A hostilidade de seus irmãos acha-se claramente expressa na narração de Marcos quando seus familiares saíram para trazê-lo à força, pois achavam que Ele está fora de si; e ainda no Evangelho de João: “porque nem mesmo seus irmãos criam nele” (João 7: 5).
Informado da chegada deles, conhecendo os sentimentos de seus irmãos, era natural que Jesus dissesse, referindo-se a seus discípulos, do ponto de vista espiritual: “eis aqui meus verdadeiros irmãos”.
Embora na companhia daqueles estivesse a sua mãe, Ele generalizava o ensino que de maneira alguma implicaria declarar que a sua mãe nada lhe era como Espírito. Provou o contrário em várias outras circunstâncias.

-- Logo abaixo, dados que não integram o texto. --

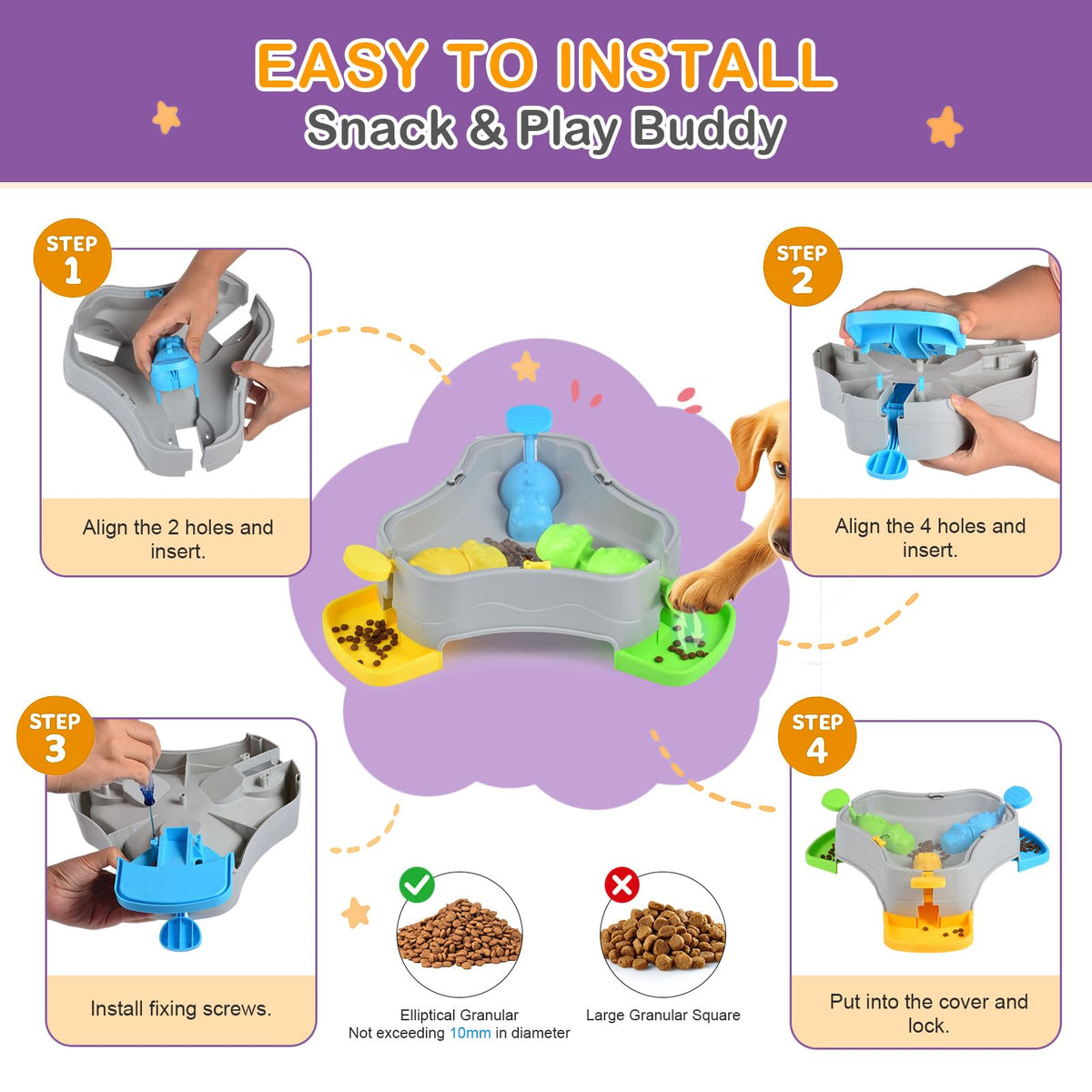 EASY TO INSTALL
Snack & Play Buddy

STEP 1

Align the 2 holes and insert.

STEP 2

Align the 4 holes and insert.

STEP 3

Install fixing screws.

Elliptical Granular
Not exceeding 10mm in diameter

Large Granular Square

STEP 4

Put into the cover and lock.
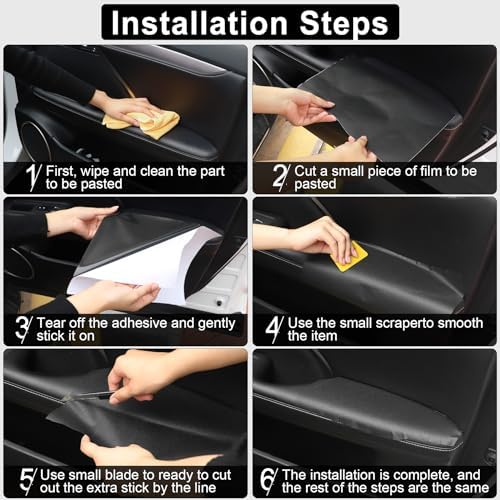 Installation Steps

1 First, wipe and clean the part to be pasted

2 Cut a small piece of film to be pasted

3 Tear off the adhesive and gently stick it on

4 Use the small scraperto smooth the item

5 Use small blade to ready to cut out the extra stick by the line

6 The installation is complete, and the rest of the steps are the same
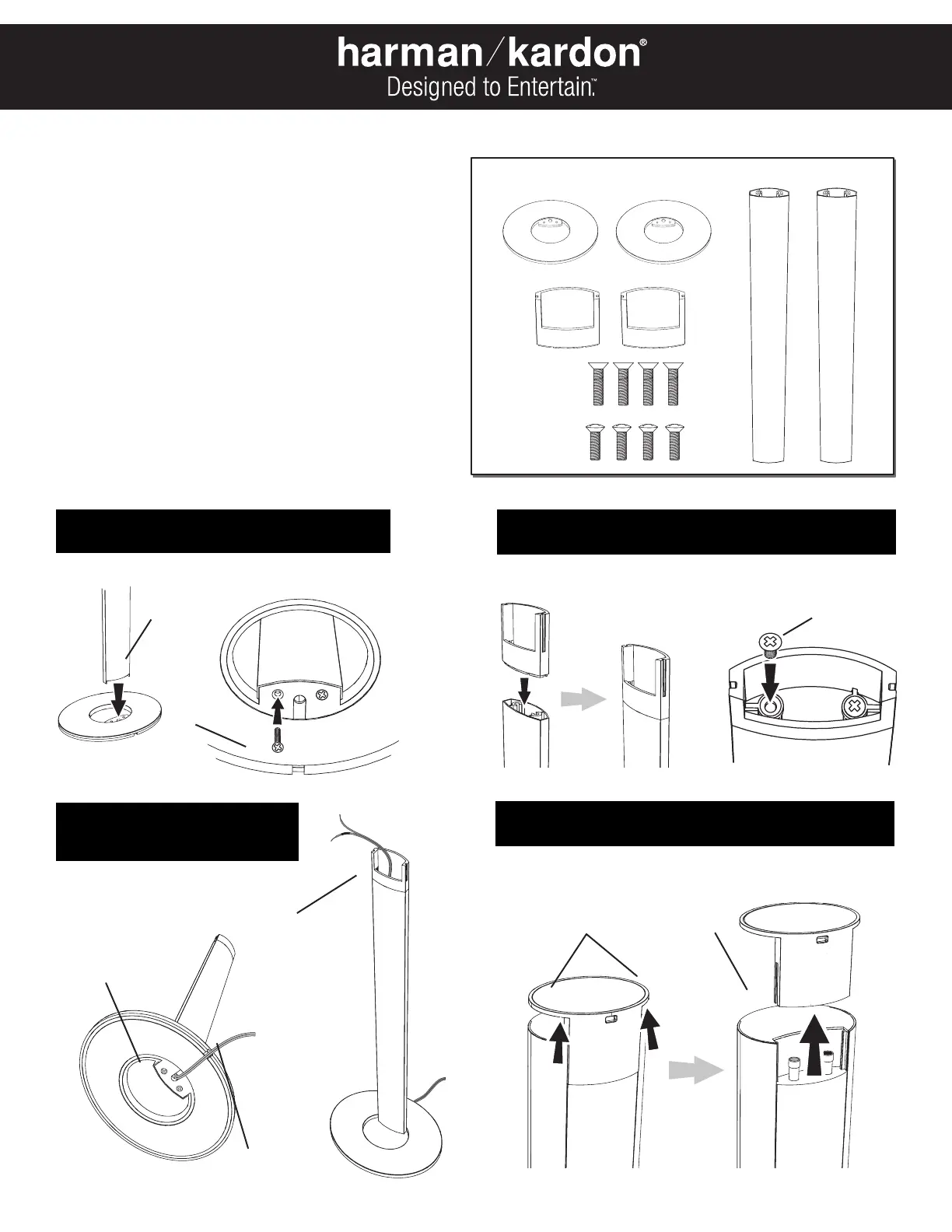 harman/kardon®
Designed to Entertain.™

Jesus colocava a sua missão acima de tudo, aproveitando todas as circunstâncias e situações para deixar os seus ensinos e esclarecer que, antes de qualquer parentesco biológico, somos todos irmãos pela paternidade divina. O que faz a ligação espiritual é a afinidade de sentimentos, pensamentos e ideias, e não os laços de sangue.
As famílias consanguíneas se desfazem, mas se inseridas na família espiritual elas se ampliam a caminho da família universal.
Assim, do Mestre não houve indiferença ou desprezo em relação à sua mãe e aos seus irmãos, mas sim destacou a irmandade de todos como filhos de um mesmo Pai. Por isso, devemos aprender a sermos irmãos, pais, mães de qualquer um, quando alguém estiver necessitando de um irmão, de um pai, de uma mãe.
Bibliografia:
BÍBLIA SAGRADA.
EMMANUEL (Espírito); na psicografia de Francisco Cândido Xavier. O Consolador. 29ª Edição. Brasília/DF: Federação Espírita Brasileira, 2019.
KARDEC, Allan; tradução de Guillon Ribeiro. O Evangelho Segundo o Espiritismo. 1ª Edição. Brasília/DF: Federação Espírita Brasileira, 2019.